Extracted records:
=== Begin Enclosure ===

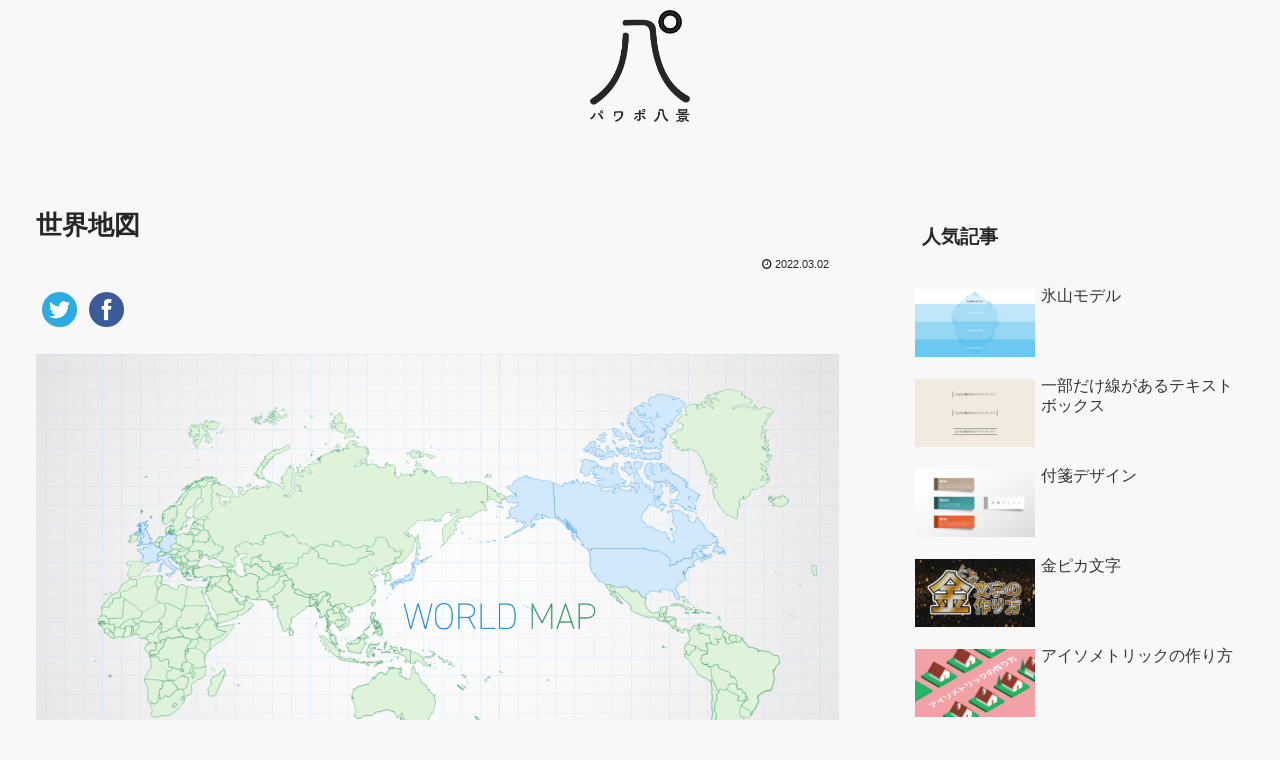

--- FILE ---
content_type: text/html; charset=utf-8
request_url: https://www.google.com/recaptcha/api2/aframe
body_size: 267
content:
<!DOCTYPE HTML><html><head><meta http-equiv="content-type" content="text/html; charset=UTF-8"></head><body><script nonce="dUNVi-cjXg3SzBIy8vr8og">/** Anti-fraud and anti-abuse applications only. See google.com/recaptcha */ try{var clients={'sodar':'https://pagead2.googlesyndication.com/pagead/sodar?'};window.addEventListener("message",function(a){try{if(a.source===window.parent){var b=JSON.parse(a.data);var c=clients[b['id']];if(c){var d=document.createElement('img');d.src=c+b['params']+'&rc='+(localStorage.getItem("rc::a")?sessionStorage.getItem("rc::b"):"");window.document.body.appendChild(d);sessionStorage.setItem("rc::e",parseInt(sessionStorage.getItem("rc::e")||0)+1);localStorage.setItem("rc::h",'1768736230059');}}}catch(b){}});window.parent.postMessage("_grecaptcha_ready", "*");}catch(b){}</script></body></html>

=== End Enclosure ===
=== Begin Enclosure ===

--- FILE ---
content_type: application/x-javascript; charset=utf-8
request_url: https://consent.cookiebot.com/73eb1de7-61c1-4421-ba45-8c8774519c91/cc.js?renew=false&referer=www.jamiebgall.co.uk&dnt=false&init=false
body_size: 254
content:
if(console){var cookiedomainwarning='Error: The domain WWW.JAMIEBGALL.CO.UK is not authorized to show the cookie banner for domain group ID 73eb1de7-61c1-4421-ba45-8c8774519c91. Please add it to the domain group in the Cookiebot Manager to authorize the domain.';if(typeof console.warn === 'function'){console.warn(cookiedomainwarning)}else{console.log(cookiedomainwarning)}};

=== End Enclosure ===

REQUIRED ACTION:
Would you copy out exactly the lines above that start at the one containing "request_url: https://www.google.com/recaptcha/api2/aframe" and end at the one containing "Anti-fraud and anti-abuse", inclusive?

WRITTEN RESPONSE:
request_url: https://www.google.com/recaptcha/api2/aframe
body_size: 267
content:
<!DOCTYPE HTML><html><head><meta http-equiv="content-type" content="text/html; charset=UTF-8"></head><body><script nonce="dUNVi-cjXg3SzBIy8vr8og">/** Anti-fraud and anti-abuse applications only. See google.com/recaptcha */ try{var clients={'sodar':'https://pagead2.googlesyndication.com/pagead/sodar?'};window.addEventListener("message",function(a){try{if(a.source===window.parent){var b=JSON.parse(a.data);var c=clients[b['id']];if(c){var d=document.createElement('img');d.src=c+b['params']+'&rc='+(localStorage.getItem("rc::a")?sessionStorage.getItem("rc::b"):"");window.document.body.appendChild(d);sessionStorage.setItem("rc::e",parseInt(sessionStorage.getItem("rc::e")||0)+1);localStorage.setItem("rc::h",'1768736230059');}}}catch(b){}});window.parent.postMessage("_grecaptcha_ready", "*");}catch(b){}</script></body></html>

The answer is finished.